**Exercise task:**
Rewrite the rows from the line containing "What is the length" through the end of the rows as a two-column CSV with the header text,answer. Give one CSV line per row, and put each value in a single quoted field with any line breaks replaced by spaces.

□ □ □

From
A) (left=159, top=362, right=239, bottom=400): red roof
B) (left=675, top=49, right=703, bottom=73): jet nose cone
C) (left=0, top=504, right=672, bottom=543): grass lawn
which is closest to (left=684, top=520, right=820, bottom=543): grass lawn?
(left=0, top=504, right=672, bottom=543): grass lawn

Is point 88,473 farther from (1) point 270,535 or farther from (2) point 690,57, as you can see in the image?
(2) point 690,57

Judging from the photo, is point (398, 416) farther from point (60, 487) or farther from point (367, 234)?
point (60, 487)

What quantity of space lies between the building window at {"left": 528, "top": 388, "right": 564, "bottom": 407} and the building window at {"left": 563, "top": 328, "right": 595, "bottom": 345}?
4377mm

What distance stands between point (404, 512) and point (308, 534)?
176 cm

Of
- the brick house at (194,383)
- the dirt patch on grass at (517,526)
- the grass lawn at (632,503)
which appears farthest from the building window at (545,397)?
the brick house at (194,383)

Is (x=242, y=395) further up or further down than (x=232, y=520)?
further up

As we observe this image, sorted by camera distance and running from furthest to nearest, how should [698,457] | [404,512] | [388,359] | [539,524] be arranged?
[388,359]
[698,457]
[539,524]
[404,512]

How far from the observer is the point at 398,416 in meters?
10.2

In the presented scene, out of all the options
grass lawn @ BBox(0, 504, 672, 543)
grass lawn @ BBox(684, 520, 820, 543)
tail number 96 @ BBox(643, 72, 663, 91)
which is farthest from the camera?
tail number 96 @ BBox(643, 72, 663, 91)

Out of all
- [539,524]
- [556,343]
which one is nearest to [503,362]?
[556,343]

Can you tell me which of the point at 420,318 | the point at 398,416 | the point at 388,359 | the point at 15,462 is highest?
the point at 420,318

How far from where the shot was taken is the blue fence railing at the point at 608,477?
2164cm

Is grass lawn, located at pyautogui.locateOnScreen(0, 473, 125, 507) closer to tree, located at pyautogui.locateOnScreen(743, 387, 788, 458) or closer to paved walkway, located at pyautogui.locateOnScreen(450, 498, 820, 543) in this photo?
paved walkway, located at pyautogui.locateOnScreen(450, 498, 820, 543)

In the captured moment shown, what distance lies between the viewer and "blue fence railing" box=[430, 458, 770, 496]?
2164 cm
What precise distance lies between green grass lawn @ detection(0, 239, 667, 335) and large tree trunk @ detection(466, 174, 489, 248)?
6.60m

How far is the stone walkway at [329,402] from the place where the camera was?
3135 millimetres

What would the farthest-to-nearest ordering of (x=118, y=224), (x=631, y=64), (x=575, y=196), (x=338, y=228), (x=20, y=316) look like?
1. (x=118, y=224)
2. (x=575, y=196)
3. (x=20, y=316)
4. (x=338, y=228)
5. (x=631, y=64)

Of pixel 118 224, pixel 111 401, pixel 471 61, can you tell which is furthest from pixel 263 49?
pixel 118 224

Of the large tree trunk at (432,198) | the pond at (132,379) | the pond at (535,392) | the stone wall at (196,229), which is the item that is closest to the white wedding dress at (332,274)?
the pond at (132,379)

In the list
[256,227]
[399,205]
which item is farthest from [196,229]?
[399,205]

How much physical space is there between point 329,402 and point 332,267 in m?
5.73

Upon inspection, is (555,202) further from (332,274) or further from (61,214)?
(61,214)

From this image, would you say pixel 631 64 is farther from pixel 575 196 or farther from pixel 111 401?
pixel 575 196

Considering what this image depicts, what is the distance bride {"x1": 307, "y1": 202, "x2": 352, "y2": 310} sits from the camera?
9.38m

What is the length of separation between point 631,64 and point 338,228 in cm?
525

□ □ □

**The answer:**
text,answer
"What is the length of separation between point 631,64 and point 338,228 in cm?","525"